The British motor industry is on line to receive a 7-billion-pound boost from electric cars between 2011 and 2014, according to a survey by GfK Automotive.

The survey found 1.8 per cent of people would definitely buy an electric car by 2014, taking the number of electric vehicles to more than 300,000 cars, when considered over the total car-buying population of 19.8 million households.

If the electric Nissan Leaf is used as a bench mark, the electric vehicle market would be worth £7.2 billion by 2014. An additional three per cent of respondents, or 500,000 of all car buyers, said they would consider buying an electric car. They cited concerns of battery life for their uncertainty and another 64% were concerned about price, the survey said.

The firm predicts electric cars will account for one in 20 of UK car purchases by 2014, based on current sales levels. The market research firm said: With so many on the verge of going electric, the Government, manufacturers and energy suppliers need to grasp the nettle and address concerns.

Governments across the world have set aside billions of dollars in the form of subsidies for early adopters of these alternative energy cars and to boost production of batteries for such vehicles despite persisting doubts about how many people will actually buy them.

Earlier last month, the British government pledged 43 million pounds ($68.24 million) till the end of March 2012 to help British motorists shift to low-carbon vehicles.

The UK government will grant subsidy of up to £5,000 (or $7,935) for the electric vehicles. Under this scheme, the first nine cars to become eligible for eco-friendly car grants are: Mitsubishi iMiEV; smart fortwo electric drive; Peugeot iON; Citroen CZero; Nissan Leaf; Tata Vista EV; Toyota Prius Plug-in; Vauxhall Ampera and Chevrolet Volt. More will follow next year, while the government would increase the number of charging points.

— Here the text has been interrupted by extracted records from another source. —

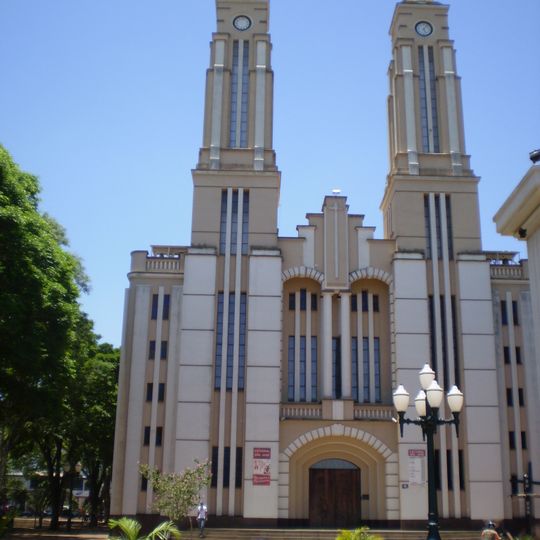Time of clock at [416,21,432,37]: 5:06
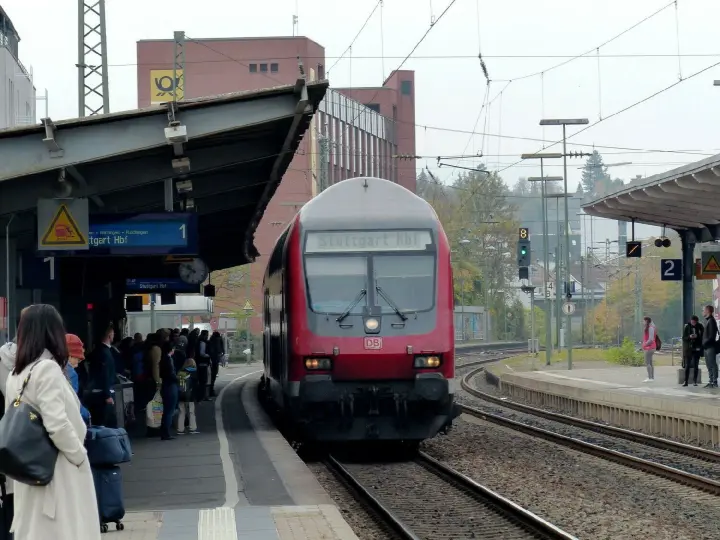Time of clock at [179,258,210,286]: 10:36
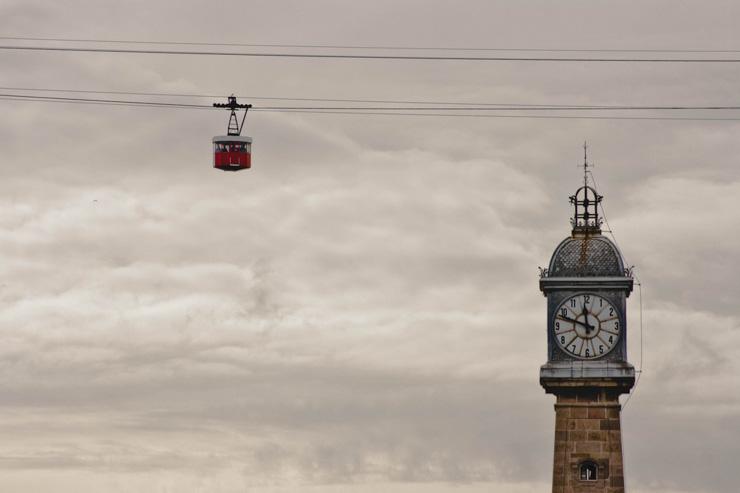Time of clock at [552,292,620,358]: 11:48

On the other side, US has been promoting use of green vehicles through the Department of Energy and is investing $2.85 billion in electric vehicles of which $2 billion will go to help US carmakers produce advanced vehicle batteries and drive train components. Around $400 million will be invested to buy, test, and deploy different types of electric vehicles in the marketplace, and $300 million in cost-share projects under the Clean Cities program.